PetaPixel に、シグマの61MPのフルサイズミラーレスカメラ「fp L」のレビューが掲載されています。
・Sigma fp L Camera Review: Does Size Really Matter?
- fp Lの見た目の美しさと質感の高さには驚いた。これまでの小型カメラと異なり、サイズの割りに重量感があり、高い品質を感じた。ボディのマットな仕上げや、グリップ部のフェイクレザーなど、全ての部分の質感が非常に良い。
- ボタンのクリック感は満足のいくもので、上面のダイヤルには適度な重さがある。例外は背面のダイヤルの造りが少し悪いことで、このダイヤルの下方向のボタンが他の方向に比べて明らかに柔らかく、明確なクリック感がない。
- 背面にジョイスティックが無いので、フォーカスポイントの移動に手間がかかる。タッチパネルを使うこともできるが、正確性に欠けるので、テンポの遅い撮影でしか使えない。
- モニタがチルトしないのは不満で、実際に使う時は、ファインダーを使わない場合は他のカメラでも常にモニタを上下に動かしているので、固定式は使うのが難しい。シグマはフルサイズで最小を実現するために液晶を固定式にしたのだろうか? 明らかに便利で、搭載されていて当然のものが犠牲になっている。
- fp L の最大の魅力は、手にしたときに特別なカメラを持っていることを五感で感じ取れることだ。しかし実際に電源を入れてみると・・・
- AFは、初代fpからアップグレードされ、49点の像面位相差AFが採用されている。しかし、実際に使ってみるとfp LのAFはかなり酷いものだった。動体ならまだしも、静止している被写体でもAF-Cはほとんど使えない。私は野鳥写真家で2021年に生きているので、カメラのAF-Cを常に利用している。fp LのAF-Cは精度が低く選択肢に入らない。
- また、シングルポイントAF時のフォーカスエリアの大・中・小のサイズは、どれを選んでも全く同じように動作するように見え、いずれも手前の被写体を簡単に見過ごし、何度も背景にばかりピントが行ってしまう。
- マルチポイントのAFでは少しマシになるが、その場合も被写体がかなりの大きさを占めていないと、見過ごされて背景にピントが行ってしまう。
- AF-Sでは確実性が高まるが、動く被写体は追えない。たしかにAF-Cが実用的になる前には、このような方法で写真を撮っていたが、fp Lは新しいカメラなので、もっと良いAFを期待していた。
- メカシャッターを搭載していないので、動体の歪みは電子シャッターの読出し速度に依存するが、ここまで酷いローリングシャッター歪みが出るカメラは見たことがない。被写体を追うためのパンやチルトの動きをしていなくても、ナチュラルな手の動きで、被写体が歪んでしまい、連写時にフレームごとに少しずつ違って見えるのがわかる。

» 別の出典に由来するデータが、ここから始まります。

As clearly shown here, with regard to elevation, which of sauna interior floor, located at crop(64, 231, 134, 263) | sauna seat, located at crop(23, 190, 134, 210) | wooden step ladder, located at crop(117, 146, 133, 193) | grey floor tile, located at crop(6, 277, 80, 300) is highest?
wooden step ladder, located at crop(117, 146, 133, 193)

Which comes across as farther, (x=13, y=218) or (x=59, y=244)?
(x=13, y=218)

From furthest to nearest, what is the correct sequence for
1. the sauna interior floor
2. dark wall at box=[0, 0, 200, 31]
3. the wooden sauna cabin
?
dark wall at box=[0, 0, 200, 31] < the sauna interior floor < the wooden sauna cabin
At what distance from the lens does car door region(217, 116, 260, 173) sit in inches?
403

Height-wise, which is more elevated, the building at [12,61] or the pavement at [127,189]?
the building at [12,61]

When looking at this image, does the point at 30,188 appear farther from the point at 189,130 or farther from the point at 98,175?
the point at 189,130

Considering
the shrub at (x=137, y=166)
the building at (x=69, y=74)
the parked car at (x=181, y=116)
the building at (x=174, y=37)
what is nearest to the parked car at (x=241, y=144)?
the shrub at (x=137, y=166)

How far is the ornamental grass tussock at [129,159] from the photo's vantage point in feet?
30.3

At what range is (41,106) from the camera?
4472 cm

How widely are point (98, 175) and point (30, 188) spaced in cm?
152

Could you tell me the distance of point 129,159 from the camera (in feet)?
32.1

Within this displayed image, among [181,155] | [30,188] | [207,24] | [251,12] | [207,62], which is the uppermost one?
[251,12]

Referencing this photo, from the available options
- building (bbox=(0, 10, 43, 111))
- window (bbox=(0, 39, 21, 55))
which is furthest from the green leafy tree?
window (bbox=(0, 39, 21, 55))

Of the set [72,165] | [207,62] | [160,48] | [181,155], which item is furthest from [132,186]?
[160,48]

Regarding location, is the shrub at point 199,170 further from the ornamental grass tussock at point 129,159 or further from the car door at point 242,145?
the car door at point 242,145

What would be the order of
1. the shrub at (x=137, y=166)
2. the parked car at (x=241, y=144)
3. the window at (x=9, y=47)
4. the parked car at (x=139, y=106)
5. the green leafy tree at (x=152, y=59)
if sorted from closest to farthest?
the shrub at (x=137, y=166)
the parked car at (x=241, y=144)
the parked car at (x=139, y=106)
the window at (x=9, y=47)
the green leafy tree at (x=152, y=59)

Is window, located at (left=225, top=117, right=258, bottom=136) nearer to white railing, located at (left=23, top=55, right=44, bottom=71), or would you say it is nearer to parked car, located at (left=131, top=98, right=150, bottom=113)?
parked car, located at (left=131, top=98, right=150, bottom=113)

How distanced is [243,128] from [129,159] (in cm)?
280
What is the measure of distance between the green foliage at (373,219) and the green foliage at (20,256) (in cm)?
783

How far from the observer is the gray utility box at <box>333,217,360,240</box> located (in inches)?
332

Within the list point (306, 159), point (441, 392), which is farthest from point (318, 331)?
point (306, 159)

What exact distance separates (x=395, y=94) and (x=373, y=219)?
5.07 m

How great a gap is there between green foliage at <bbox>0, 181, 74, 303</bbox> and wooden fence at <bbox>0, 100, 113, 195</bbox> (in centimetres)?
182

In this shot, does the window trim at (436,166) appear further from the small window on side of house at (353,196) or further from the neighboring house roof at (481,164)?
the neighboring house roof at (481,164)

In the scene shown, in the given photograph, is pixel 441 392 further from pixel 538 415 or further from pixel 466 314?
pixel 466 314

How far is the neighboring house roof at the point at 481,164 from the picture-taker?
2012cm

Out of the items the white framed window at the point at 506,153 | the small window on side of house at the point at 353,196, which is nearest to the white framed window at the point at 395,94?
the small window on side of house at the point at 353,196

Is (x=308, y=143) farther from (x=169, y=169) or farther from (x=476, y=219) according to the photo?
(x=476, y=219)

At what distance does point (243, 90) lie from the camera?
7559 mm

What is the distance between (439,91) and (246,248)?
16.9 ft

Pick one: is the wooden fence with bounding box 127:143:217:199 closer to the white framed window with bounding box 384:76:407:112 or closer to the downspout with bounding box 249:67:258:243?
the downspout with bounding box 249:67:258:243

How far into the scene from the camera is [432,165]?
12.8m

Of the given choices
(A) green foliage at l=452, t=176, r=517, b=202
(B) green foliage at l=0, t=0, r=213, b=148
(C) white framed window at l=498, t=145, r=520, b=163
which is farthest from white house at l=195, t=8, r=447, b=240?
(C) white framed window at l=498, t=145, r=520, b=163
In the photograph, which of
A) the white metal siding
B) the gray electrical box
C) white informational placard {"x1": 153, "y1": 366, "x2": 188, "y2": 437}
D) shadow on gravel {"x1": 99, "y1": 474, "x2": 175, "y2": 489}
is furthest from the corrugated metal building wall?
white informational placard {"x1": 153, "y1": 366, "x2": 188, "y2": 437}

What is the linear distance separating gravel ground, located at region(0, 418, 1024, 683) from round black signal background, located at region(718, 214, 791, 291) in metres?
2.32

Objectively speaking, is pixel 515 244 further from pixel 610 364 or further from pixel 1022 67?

- カメラを振って被写体を追いかけると、全てのものが大きく傾き、ゲームオーバーになる。それだけにとどまらず、被写体が動いていてカメラが静止している場合、被写体がちぎれて分離してしまい(鳥の翼が離れた場所に写るなど)非常に奇妙な写真になる。
- このカメラは読出し速度が遅く、AF性能も低いので、動くモノを撮影する人には勧められない。
- バッテリーの持ちに関しては、6100万画素機にもかかわらず小型バッテリーで2~3時間撮影できるので良好とする見方と、作動時間だけを見て良くないとする2つの見方があると思う。
- 手ブレ補正搭載レンズを装着していると、カメラの電源が入っていると、レンズ側で手ブレ補正を切らない限り、ずっと手ブレ補正が動いたままになるのが欠点だ。他のカメラではシャッターボタン半押し後、5秒程度操作しないと自動的に手ブレ補正は切れる。
- もう一つ気になった点は、連写後にバッファがクリアされるまで、電子水準器とヒストグラムの表示が消えてしまうことだ。UHS-II対応カードを使ってもモニタが表示されるまで2.5秒かかる。
- fp Lは多くの点で期待はずれのように思われるが、最終的に素晴らしい画質が得られることは間違いない。階調、色調、ダイナミックレンジ、画素数の多さ、どれをとっても素晴らしい。レタッチ耐性も優れていて、厳しい条件の画像を加工しても不自然になることはない。
- これらの結果から、fp Lが最も適しているのは風景や旅行の写真だろう。これらの撮影では、AFやカメラの動きを気にしないで済むので、カメラを楽しめる。旅先で草花や風景、セルフポートレートなどの撮影をしたが、使い勝手は悪くなかったし、画質も綺麗だった。旅用としてはこの小ささは非常に魅力的だ。
- しかし、多くのケースでは、何かしらの問題が発生し、他のカメラを選択するべきだったのでは?と考えてしまう。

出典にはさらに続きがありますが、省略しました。